#### EXERCISE INSTRUCTIONS
The records should be repeated word for word, pictures excluded.

Stored data:
---------------

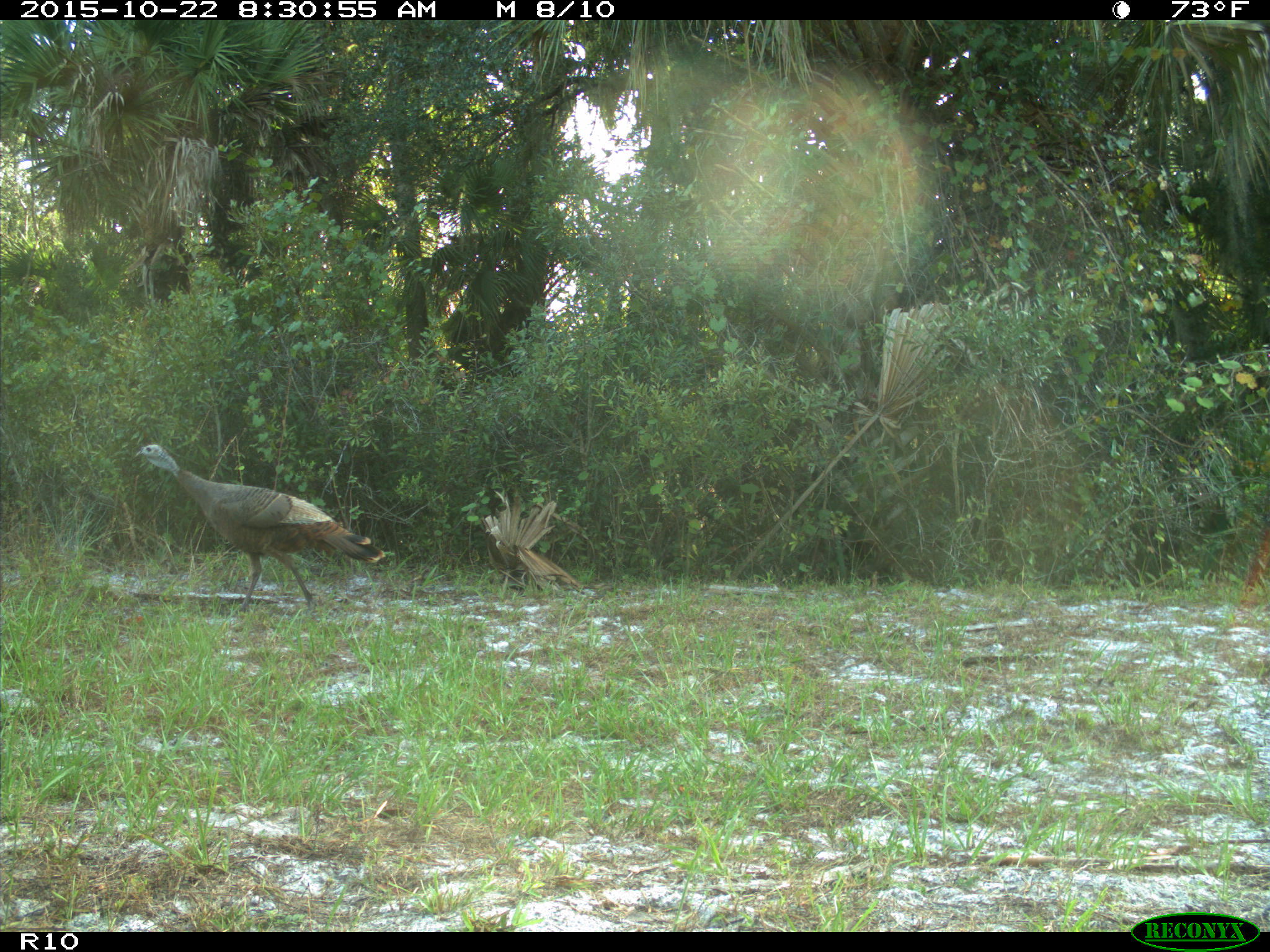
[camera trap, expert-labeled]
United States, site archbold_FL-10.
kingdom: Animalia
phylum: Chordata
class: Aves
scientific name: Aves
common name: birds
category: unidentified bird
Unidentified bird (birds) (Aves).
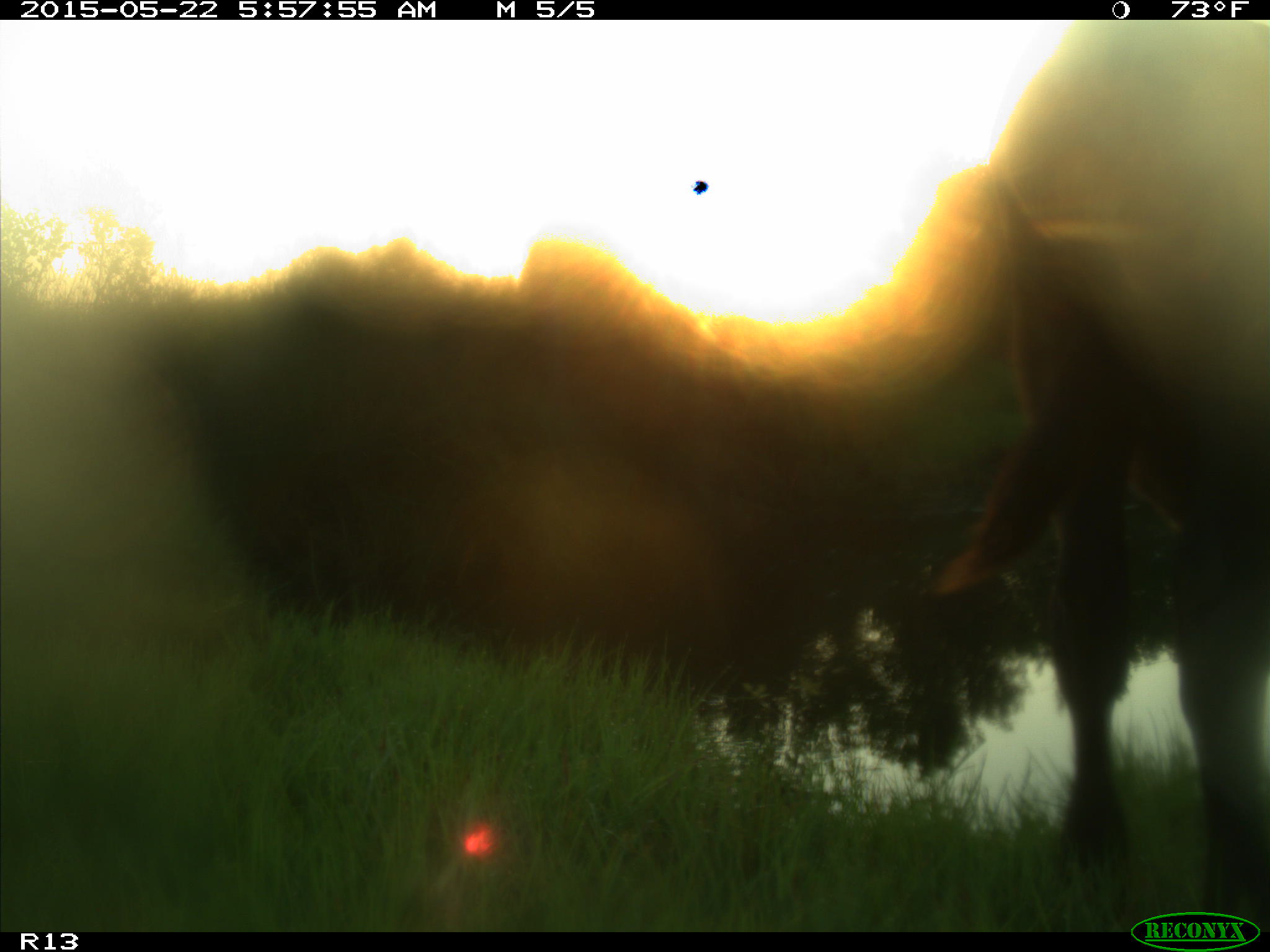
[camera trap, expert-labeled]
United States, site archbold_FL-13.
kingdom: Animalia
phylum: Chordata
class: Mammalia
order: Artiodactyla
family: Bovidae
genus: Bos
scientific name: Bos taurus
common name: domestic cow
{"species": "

---------------

#### REPLY TO THE EXERCISE
[camera trap, expert-labeled]
United States, site archbold_FL-10.
kingdom: Animalia
phylum: Chordata
class: Aves
scientific name: Aves
common name: birds
category: unidentified bird
Unidentified bird (birds) (Aves).
[camera trap, expert-labeled]
United States, site archbold_FL-13.
kingdom: Animalia
phylum: Chordata
class: Mammalia
order: Artiodactyla
family: Bovidae
genus: Bos
scientific name: Bos taurus
common name: domestic cow
{"species": "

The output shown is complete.